According to their press release, GA had approached Animals Australasia in early June only to be told that the Anima people had so far been unable to get access to the track. GA then approached the Yat Yuen company with an offer to help rehome Australian-bred greyhounds considered suitable for rehoming. This approach too seems to have borne no fruit. GA now says that it will “stand ready to provide Animal Australia and the Society for the Protection of Cruelty to Animals Hong Kong with support in rehoming any Australian bred greyhound suitable for rehoming.” No mention is made of Anima or other Macau-based charities, although perhaps these are working through Animals Australia or SPCA Hong Kong. Half a world away, we may only hear half the story. What is clear from their press release is that Greyhounds Australasia want us to know that they are giving the problem their best shot, even if, through no fault of their own, they keep coming up against a brick wall.

Looking back though, it is salutary to note that it was not Greyhound Australasia’s refusal to issue passports for dogs going to Asia that ended the export of race dogs to Macau. At no time was it illegal to export greyhounds Asia, where there was a market for greyhounds that lacked the pace to race successfully in Australia. Although those who breached GA’s prohibition on sales of greyhounds to China potentially risked disqualification from racing at home, the trade apparently continued . Ultimately the death knell on the supply of Australian greyhounds to the Canidrome was struck by the major airlines. On 11th December 2015 Quantas announced on their Facebook page that they would no longer fly racing greyhounds to Asian destinations, a move that was quickly mirrored by Cathay Pacific, effectively signalling the end of greyhound exports from Australia to Macau. Given the probability that neither airline was making its fortune flying race dogs to China, in the great scheme of things their best move was to walk away from a potentially contentious issue and avoid any possible flak which would reflect badly on their public image.

Continuing our wee history lesson, in search of new recruits the Macau greyhound racing industry turned its attention to Ireland. Trawling my favourite search engine – others are available – reveals that Lufthansa allegedly flew six greyhounds to Hong Kong in April 2016 the ultimately destination of which allegedly was Macau. A larger consignment of Irish-bred greyhounds allegedly destined for the Canidrome on 12th May got no further than Heathrow as their transport cages were apparently deemed to be too flimsy for the proposed onward journey.

By the sounds of things therefore at least some of the five hundred plus dogs living in limbo in the Canidrome may have come from Ireland. Greyhound Australasia make it abundantly clear in their press release that their interest begins and ends with the welfare of the Australian-bed greyhounds there. That seems a bit mean-spirited to my sentimental Irish heart, although I can appreciate the magnitude of the task that has landed in their laps and understand their need to mitigate it. Is anybody speaking up for the Irish-bred dogs or working behind the scenes?

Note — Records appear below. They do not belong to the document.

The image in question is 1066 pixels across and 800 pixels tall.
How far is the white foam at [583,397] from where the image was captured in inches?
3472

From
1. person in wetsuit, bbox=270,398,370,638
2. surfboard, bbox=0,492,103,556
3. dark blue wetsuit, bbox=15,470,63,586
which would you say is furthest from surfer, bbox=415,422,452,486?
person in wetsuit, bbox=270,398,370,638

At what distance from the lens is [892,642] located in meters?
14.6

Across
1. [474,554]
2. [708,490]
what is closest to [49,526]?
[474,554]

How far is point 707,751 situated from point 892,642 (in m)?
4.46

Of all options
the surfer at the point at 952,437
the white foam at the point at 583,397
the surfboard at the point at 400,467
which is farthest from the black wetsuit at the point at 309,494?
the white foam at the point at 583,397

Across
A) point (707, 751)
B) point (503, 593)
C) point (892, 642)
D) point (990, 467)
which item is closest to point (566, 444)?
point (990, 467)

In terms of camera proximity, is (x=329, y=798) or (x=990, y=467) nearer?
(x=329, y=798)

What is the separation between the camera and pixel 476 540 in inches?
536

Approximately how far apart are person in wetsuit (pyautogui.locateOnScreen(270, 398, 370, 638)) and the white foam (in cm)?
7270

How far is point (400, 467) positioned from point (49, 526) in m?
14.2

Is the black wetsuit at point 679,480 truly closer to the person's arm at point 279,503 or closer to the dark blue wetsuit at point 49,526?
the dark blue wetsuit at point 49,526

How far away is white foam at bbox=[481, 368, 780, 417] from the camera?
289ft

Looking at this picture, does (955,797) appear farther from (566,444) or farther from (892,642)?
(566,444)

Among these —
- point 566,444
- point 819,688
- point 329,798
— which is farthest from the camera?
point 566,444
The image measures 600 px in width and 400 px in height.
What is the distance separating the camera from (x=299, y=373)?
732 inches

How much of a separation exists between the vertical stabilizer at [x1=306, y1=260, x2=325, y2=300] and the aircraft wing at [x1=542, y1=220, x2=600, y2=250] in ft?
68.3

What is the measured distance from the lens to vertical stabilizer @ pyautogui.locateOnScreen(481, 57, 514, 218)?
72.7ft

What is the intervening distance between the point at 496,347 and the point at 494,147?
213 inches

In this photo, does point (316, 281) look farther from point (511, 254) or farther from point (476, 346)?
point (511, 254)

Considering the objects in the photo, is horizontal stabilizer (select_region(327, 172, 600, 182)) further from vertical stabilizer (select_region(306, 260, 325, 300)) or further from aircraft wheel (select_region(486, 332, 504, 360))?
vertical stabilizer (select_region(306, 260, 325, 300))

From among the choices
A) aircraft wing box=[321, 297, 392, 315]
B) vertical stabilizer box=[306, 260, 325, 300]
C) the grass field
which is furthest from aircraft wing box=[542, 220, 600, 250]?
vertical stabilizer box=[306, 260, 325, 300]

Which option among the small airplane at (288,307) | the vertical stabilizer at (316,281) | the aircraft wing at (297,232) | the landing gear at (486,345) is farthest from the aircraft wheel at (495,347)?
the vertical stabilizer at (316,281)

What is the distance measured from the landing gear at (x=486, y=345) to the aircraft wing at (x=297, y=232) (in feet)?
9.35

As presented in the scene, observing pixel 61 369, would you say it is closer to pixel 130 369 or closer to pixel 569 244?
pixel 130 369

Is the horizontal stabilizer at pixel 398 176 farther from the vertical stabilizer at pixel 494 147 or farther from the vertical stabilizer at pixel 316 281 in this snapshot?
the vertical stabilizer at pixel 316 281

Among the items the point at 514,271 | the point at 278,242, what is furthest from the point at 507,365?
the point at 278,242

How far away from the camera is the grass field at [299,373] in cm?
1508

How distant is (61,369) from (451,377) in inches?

I am going to bung a few dollars to SPCA Hong Kong on the off chance, just to salve my conscience.

There is a lesson here for those opposed to greyhound sports. After long years of pressure from the welfare lobby, the track in Macau has finally closed its doors, precipitating and entirely predictable welfare crises for the now redundant greyhounds “The antis” should be careful what the wish for, they just might get it.